We ran BUSCO in its 'genome' mode using the plants BUSCOs set twice. In the first run the input fasta contained a single sequence record. Results look like this:
EOG09360916 Complete scaffold32 301722 307462 633.1 317 EOG093605DD Complete scaffold32 1226342 1233987 374.9 687 EOG09360D08 Complete scaffold32 1226342 1233987 378.6 706 EOG09360DJL Complete scaffold32 1226342 1233987 341.4 788
In the second run, the input included the same sequence record, on top of multiple other records.

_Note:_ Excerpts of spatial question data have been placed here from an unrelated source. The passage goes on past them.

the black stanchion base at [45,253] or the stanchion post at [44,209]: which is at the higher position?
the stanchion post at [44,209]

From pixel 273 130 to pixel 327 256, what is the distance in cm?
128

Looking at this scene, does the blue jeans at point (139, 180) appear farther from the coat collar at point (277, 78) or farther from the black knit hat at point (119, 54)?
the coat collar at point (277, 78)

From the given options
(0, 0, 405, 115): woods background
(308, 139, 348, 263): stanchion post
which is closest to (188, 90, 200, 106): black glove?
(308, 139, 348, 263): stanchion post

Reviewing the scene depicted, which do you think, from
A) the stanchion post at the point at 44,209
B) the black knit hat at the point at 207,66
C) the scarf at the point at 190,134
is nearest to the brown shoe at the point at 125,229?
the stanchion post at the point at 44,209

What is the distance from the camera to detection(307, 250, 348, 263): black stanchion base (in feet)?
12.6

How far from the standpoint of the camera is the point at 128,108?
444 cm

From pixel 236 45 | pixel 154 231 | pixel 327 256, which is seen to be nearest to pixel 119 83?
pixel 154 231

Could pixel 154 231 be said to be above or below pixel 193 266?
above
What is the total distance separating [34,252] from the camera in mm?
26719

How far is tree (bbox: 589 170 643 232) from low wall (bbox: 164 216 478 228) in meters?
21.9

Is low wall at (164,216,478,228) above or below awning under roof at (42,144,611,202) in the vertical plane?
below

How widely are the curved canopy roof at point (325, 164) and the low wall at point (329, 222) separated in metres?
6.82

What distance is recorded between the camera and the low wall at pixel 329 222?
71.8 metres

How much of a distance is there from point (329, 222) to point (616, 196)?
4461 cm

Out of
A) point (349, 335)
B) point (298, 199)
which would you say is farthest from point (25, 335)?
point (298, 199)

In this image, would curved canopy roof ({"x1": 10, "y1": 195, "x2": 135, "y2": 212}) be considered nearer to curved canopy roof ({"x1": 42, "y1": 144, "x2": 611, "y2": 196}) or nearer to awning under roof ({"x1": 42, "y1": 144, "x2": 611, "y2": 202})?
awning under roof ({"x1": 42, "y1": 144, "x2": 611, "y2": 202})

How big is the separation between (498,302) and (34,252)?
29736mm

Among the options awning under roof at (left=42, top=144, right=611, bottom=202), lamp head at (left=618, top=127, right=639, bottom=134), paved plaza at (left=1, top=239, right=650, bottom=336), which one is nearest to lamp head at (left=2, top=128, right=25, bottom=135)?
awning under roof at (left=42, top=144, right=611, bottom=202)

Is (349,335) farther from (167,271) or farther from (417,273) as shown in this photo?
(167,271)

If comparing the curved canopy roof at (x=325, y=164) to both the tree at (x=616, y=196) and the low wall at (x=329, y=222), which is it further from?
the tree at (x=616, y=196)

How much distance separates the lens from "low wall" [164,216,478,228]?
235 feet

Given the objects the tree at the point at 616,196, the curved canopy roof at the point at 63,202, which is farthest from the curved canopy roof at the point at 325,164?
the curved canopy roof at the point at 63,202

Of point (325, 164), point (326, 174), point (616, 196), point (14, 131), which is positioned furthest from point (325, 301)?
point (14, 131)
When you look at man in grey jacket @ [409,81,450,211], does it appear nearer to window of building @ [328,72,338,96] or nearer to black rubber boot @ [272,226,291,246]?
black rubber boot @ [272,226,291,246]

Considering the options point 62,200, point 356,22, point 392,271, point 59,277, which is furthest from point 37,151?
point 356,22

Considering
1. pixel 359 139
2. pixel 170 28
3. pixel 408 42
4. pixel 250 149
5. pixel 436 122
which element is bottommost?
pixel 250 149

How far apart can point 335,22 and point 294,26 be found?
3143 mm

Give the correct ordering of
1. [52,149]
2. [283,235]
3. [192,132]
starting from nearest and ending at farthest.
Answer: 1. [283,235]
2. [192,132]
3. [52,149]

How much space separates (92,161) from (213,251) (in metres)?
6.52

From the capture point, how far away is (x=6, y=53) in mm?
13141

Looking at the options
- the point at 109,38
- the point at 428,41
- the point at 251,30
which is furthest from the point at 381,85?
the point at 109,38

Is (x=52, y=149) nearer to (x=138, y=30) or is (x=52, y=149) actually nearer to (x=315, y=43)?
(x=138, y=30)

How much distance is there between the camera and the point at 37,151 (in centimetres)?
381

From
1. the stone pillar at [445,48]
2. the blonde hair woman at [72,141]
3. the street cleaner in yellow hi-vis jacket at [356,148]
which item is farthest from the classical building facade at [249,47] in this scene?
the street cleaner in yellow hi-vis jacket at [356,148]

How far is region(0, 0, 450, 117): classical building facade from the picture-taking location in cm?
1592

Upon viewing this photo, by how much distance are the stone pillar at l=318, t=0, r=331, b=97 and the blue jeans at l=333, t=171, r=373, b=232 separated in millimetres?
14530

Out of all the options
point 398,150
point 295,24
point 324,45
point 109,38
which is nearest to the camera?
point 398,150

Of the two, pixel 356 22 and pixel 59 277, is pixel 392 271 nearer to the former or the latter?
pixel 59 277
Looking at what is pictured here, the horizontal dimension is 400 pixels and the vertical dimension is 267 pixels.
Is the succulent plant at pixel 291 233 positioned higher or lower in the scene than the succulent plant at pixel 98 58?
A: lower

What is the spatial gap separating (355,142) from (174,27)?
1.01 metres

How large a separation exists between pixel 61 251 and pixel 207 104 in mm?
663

This time the result (for the same 4 BUSCOs) looks like this:
EOG09360916 Complete scaffold32 301722 307462 633.1 317 EOG093605DD Complete scaffold162 2138123 2141851 775.0 432 EOG09360D08 Complete scaffold648 6325439 6327663 271.0 276 EOG09360DJL Complete scaffold689 58688227 58690205 555.9 299
It is unclear to us why the context in which the sequence record appears affects the result in this way. For instance, if BUSCO EOG093605DD is found both in scaffold32 and in scaffold162, why is it not listed as 'duplicated'? Another concern - it looks like EOG09360D08 is better represented on scaffold32 than on scaffold162 (better score and alignment length), so why was the mapping to scaffold162 preferred in the second result?